I don't see how the two formulations for uniform convergence are equivalent:
$$ \lim_{n\rightarrow\infty}\sup_{x\in X}\left\{d_Y\left(f\left(x\right){,}\ f_n\left(x\right)\right)\right\}=0 \\ \Leftrightarrow \\ \forall \varepsilon >0:\ \exists N\in \mathbb{N}:\ \forall x\in X:\ n\ge N\ \Longrightarrow \ d_Y\left(f\left(x\right){,}\ f_n\left(x\right)\right)<\varepsilon $$
By the definition of limit, the above is clearly equivalent to
$$ \forall\varepsilon>0:\ \exists N\in\mathbb{N}:\ n\ge N\ \Longrightarrow\ \left|\sup_{x\in X}\left\{d_Y\left(f\left(x\right){,}\ f_n \left(x\right)\right)\right\}-0\right|<\varepsilon, $$ and since distance is non-negative, $$ \left|\sup_{x\in X}\left\{d_Y\left(f\left(x\right){,}\ f_n \left(x\right)\right)\right\}-0\right|=\sup_{x\in X}\left\{d_Y\left(f\left(x\right){,}\ f_n\left(x\right)\right)\right\}<\varepsilon.$$
I am not sure however if $$ \sup_{x\in X}\left\{d_Y\left(f_n\left(x\right){,}\ f\left(x\right)\right)\right\}<\varepsilon\ \Leftrightarrow\ d_Y\left(f\left(x\right){,}\ f_n \left(x\right)\right)<\varepsilon. $$
Could someone clarify?
I'm assuming you meant to write
$$\sup_{x\in X}\left\{d_Y\left(f_n\left(x\right){,}\ f\left(x\right)\right)\right\}<\varepsilon\ \Leftrightarrow\ \forall x \in X, d_Y\left(f\left(x\right){,}\ f_n \left(x\right)\right)<\varepsilon,$$
since that would facilitate the proof.
The reverse implication does not hold with strict inequality, but this presents no major problem.

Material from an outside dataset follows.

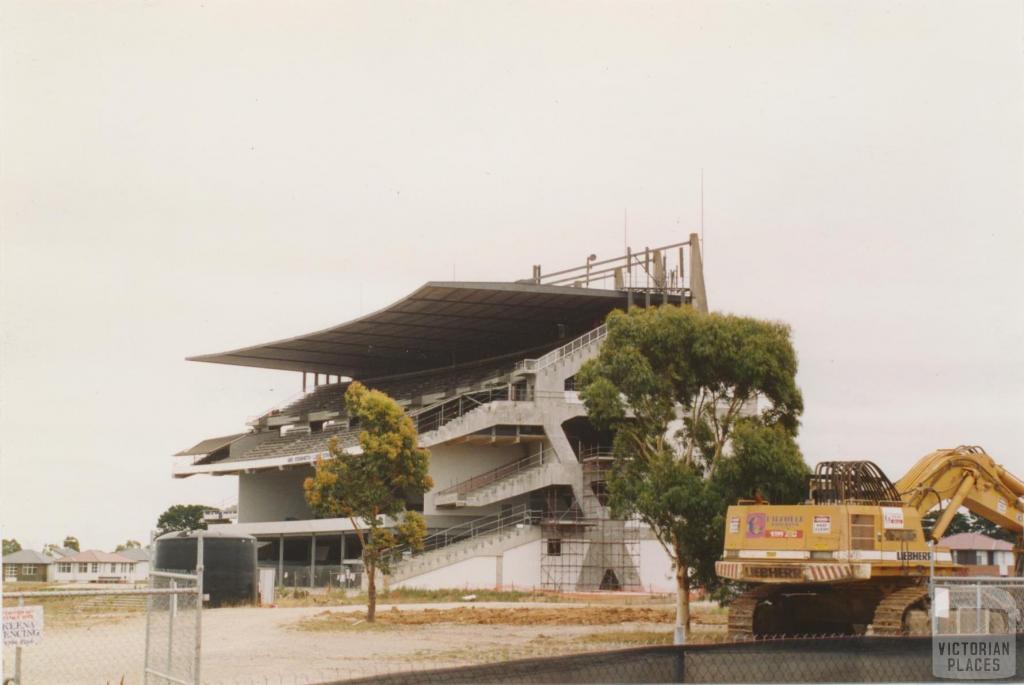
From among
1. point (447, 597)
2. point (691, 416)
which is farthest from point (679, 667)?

It should be if $d_Y(f(x), f_n(x)) < \epsilon$ for all $x \in X$, then $\sup\{d_Y(f(x), f_n(x)): x \in X\} \leqslant \epsilon$.
To prove this, suppose $\sup\{d_Y(f(x), f_n(x)): x \in X\} = \alpha > \epsilon$ and take $\beta$ such that $\epsilon < \beta < \alpha$. There must exist $x' \in X$ such that $d_Y(f(x'),f_n(x')) > \beta> \epsilon$, otherwise $\beta$ is an upper bound less than the least upper bound $\alpha$. However, this contradicts the hypothesis that $d_Y(f(x),f_n(x)) < \epsilon$ for all $x \in X$.
The forward implication that $\sup\{d_Y(f(x), f_n(x)): x \in X\} < \epsilon$ implies $d_Y(f(x), f_n(x)) < \epsilon$ holds as you have written and is straightforward to prove.